Unfortunately, I cracked the shit out of it this season (my fault, not some flimsy plastic problem), and have been in about a million boats since...

This weekend I test drove the Nomad 8.1 which was pretty awesome. It has a more rounded hull but I feel like it had enough edge to feel pretty zippy coming in and out of eddies. I didn't feel like I was able to boof it was well as the stomper, but I was only in it for a day - I wish I had had longer with it....I urge you to try to demo the Nomad with the new outfitting, when it's available - I sat in one this weekend and my mind was blown! Unfortunately, they didn't have the newest boat, with this amazing system, ready for demo (the boat design is the exact same), but I was ready to buy this boat (minus having the actual cash do so...), right there on the spot. It has a sweet seat system that has the ability to ratchet up, molding to the back of your thighs making for THE MOST SOLID feeling being in the boat EVER!! Granted, I was on the floor hip snapping the shit out of the class 1 carpet, but I am certain this outfitting is going to make 
an already good boat, an even better one!!! It's going to be a top contender, for me, when I pull the trigger again - the outfitting being a HUGE reason! 

I also tried out a medium karma this weekend. I chose the medium because I thought I was going to paddle it on some bigger water, but ended up on something creekier and think the medium was too big me (5'6"/~125), BUT, I think highly of this boat. It's FAST! As someone that has always felt like I was paddling hard to keep up, it was fun to be in a boat that felt like it accelerated with just a few strokes. It rolled easy and has Jackson's standard outfitting, which some don't trust, but I think it's pretty genius. 

Also, as soon as the new Burn is available, I want to demo it. I have a feel ing it will be unbelievable - can't wait to see!
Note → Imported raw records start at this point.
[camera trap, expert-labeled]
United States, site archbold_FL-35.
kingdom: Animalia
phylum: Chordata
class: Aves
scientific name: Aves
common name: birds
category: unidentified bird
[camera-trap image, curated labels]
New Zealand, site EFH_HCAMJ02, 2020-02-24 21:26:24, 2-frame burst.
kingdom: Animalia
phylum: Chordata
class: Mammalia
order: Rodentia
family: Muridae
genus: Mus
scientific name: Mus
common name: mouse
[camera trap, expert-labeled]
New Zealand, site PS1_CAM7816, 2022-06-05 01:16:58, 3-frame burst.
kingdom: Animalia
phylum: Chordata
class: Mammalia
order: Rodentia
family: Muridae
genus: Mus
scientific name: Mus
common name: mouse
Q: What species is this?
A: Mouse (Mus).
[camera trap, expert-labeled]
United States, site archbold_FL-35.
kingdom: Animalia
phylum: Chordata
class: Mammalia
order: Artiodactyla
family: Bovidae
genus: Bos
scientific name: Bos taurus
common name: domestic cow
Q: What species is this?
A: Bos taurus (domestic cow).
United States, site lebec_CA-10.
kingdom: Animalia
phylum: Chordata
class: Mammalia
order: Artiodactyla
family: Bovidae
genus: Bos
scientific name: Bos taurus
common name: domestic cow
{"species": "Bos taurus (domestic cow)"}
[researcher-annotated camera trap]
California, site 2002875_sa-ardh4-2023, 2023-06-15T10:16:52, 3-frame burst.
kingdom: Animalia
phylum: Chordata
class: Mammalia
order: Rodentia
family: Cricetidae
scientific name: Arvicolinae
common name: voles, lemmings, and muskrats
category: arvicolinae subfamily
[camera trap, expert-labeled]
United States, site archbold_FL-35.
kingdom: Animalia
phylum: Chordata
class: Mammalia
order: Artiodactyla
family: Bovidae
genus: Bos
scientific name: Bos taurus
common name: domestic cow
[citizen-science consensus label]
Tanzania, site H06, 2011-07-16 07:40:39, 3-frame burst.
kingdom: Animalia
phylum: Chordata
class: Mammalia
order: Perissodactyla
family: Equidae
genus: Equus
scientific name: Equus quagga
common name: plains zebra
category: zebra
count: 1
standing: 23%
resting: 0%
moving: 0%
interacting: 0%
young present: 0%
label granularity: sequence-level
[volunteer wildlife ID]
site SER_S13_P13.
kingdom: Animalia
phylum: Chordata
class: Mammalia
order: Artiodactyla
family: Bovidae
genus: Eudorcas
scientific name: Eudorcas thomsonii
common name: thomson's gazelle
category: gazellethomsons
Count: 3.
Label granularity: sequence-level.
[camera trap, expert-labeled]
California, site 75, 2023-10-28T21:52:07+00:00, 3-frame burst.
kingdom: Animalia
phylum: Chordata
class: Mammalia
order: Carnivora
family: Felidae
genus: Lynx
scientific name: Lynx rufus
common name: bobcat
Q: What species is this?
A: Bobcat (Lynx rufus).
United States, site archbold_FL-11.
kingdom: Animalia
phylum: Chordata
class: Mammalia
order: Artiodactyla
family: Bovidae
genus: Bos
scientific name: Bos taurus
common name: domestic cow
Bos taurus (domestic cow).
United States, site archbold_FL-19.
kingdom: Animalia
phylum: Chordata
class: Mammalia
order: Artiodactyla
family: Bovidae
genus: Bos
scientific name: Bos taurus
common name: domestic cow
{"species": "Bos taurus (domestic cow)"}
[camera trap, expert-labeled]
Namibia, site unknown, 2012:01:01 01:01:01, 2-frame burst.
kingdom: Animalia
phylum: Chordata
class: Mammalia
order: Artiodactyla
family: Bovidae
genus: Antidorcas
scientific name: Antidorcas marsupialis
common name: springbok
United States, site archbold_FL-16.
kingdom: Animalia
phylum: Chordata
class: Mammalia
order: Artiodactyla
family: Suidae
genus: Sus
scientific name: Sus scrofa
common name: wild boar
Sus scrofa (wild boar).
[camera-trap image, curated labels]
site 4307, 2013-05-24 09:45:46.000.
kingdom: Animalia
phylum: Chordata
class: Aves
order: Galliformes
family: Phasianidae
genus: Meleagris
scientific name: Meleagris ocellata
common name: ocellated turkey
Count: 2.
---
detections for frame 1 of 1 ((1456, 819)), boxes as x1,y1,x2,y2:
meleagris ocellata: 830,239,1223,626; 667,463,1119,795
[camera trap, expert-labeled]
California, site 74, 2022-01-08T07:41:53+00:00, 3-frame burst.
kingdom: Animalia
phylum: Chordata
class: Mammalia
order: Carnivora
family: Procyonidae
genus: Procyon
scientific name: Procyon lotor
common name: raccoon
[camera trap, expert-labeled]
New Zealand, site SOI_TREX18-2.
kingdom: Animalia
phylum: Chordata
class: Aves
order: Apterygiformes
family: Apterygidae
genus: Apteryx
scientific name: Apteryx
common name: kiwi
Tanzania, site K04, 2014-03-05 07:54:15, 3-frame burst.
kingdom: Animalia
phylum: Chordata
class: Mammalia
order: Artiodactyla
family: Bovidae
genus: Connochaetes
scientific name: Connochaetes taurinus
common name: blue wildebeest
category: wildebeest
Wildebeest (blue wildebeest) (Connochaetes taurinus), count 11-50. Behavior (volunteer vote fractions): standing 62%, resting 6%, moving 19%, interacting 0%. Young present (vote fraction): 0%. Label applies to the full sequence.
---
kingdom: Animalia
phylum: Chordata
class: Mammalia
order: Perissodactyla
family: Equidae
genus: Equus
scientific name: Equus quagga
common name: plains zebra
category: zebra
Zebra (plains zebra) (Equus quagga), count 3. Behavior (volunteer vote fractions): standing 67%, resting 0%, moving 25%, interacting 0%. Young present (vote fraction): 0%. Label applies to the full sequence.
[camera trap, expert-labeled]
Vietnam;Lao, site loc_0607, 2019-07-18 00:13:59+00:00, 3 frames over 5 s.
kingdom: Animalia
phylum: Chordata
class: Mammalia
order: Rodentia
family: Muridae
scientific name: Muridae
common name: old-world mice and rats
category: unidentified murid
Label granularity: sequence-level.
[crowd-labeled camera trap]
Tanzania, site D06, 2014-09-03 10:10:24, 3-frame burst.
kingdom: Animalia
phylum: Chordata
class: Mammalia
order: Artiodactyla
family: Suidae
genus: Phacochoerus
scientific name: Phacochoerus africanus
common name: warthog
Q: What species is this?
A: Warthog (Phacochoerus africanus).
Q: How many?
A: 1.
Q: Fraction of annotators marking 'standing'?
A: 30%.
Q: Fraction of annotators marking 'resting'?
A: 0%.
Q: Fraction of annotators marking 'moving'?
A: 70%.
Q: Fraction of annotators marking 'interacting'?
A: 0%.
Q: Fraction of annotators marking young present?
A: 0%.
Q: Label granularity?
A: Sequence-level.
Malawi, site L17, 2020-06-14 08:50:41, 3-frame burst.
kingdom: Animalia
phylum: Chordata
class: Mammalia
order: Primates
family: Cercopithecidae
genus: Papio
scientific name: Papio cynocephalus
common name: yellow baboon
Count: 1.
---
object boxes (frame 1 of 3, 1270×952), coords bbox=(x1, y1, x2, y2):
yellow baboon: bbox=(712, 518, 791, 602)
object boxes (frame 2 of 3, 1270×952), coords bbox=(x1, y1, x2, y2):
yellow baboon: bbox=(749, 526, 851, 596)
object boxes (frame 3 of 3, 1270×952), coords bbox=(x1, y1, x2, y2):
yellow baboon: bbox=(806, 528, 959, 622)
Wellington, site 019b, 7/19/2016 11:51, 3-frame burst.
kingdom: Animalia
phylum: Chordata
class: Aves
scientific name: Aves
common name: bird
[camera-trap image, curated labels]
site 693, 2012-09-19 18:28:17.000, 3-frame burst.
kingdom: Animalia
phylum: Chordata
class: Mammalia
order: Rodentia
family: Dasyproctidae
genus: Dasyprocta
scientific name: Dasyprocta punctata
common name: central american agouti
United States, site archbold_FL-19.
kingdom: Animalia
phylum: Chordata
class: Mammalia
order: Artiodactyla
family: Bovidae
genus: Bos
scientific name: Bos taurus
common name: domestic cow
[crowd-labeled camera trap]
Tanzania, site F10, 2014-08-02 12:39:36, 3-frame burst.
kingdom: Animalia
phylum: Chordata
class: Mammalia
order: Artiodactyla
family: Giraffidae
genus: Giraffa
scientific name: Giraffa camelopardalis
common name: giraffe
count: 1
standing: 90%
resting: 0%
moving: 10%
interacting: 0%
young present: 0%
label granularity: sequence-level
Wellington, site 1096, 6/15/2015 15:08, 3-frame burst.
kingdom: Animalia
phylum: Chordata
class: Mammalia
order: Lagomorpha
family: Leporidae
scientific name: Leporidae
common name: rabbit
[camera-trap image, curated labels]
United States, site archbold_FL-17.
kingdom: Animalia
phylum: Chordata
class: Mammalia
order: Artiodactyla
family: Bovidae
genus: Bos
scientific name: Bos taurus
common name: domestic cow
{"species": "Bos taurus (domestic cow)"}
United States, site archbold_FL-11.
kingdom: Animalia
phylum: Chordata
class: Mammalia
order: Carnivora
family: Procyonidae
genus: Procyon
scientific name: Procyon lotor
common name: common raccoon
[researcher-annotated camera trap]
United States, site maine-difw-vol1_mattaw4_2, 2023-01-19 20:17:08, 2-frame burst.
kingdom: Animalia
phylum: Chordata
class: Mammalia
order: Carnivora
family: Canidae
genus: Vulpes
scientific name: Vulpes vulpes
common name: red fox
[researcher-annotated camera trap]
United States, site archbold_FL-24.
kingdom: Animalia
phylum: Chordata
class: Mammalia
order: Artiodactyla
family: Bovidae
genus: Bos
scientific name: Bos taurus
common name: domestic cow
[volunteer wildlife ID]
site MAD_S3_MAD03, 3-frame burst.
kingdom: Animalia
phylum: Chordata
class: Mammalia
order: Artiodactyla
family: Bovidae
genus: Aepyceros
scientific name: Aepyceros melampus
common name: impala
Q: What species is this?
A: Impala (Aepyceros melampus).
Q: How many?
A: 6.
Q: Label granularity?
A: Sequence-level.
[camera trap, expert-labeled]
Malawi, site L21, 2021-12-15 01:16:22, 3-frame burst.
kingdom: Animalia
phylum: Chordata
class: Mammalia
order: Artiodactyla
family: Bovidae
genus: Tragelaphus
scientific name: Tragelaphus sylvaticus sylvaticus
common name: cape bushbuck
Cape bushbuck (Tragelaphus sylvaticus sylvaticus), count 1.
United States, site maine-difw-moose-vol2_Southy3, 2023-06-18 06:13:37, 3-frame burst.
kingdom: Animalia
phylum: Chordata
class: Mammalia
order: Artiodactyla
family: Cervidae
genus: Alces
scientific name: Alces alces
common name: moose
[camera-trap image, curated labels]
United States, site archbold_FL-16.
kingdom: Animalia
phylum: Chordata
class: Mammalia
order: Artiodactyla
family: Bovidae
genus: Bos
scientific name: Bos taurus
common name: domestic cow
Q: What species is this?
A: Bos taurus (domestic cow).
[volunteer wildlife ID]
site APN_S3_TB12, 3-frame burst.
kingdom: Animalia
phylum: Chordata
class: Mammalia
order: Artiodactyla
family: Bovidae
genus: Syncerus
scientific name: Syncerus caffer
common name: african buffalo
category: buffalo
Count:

So, what is this about not having the opportunity to try many boats? Is it a matter of shelling out the cash? If so, see if your outfitter might be willing to put the demo fees from the boats you try toward a new boat purchase. If a new boat purchase isn't an option, I would suggest getting in as many of your friends boats as possible - taking time to outfit them to your liking when possible, so you get a real feel for how the boat responds to your style of paddling. 

I have paddled a few other boats this season, but these are the ones that I found were the most remarkable. Good Luck!


----------



## Ken Vanatta (May 29, 2004)

Amy,

Have no doubt that the Karma S (72 gal) is the best choice for smaller people (<155 lbs). 

The M can be outfitted to fit and boat very well for a smaller person, performing like it is not actually as big as it is (86 gal), but probably will feel just a tad big and heavier, but also as stable as an aircraft carrier through anything. However, I think it's best suited for persons in the 170-200 range. Whereas, the S will feel lighter and more agile, and yet rock solid, predictable, and super fun. 

The other best option is the Villain S. Which is an in-between size (79 gal), has a smaller semi-planning pad and more rocker than the Karma, but is an equal contender for the title of "best boat ever".

Also, the Jackson warranty and customer service is tops.

Regarding the Stomper ... it is a fine boat (Frankly, I don't think there are many bad boats made in recent years). I am provided one to paddle at work, but I don't enjoy it nearly as much as the Karma or Villain. The Jacksons really are more stable and better performing and their plastic is better (the Stomper is soft). 

Let me know if you want ideas on how to super custom outfit the Jacksons. Depending on size, it is sometimes necessary for making the fit super perfect, which will maximize confidence. Also, seat position is key in them (Further back due to the asymmetric shape with wide stabilizing sterns. Once dialed in, you may never lust for a new boat ever again. Hope that helps you.

Cheers!


----------



## H2Obug (Oct 20, 2006)

Just so you know...Jackson is no longer making the Villain S.


----------



## whitewater_fishin (Mar 28, 2012)

Ken Vanatta said:


> and their plastic is better (the Stomper is soft).
> 
> 
> Cheers!


Shenanigans. i've yet to see a Karma that wasn't oil canned.


----------



## Favre (Nov 17, 2010)

loving my Karma.


----------



## Turtle4amy (Aug 1, 2013)

Thanks everyone! This is great info. And helpful. Truly appreciated

Ednaout- I live in southern Oregon and there is no place to demo boats in or around my town. I agree trying out friends boats is about the only chance I have to try other creekers. It's difficult to try one that is my size. Plus- I like to hear others thoughts about their favorite kayak. It helps me narrow down what boat to try and it gets me crazy excited to hear likes and dislikes about boats! Thank you for being so detailed with your response. I wish I could get in and run a river in every creek boat out there, alas it's just not in my cards.


----------



## brenda (Aug 10, 2008)

My two cents:
The boats I have paddled are as follows- I am 5'5" 128lbs
Jackson Little Hero: didn't like it
Dagger Mamba - quite nice
Dagger Nomad - Nice for boofing but a bugger to keep straight in easier water.
Pyranha Burn sm - love, love everything about this boat.


----------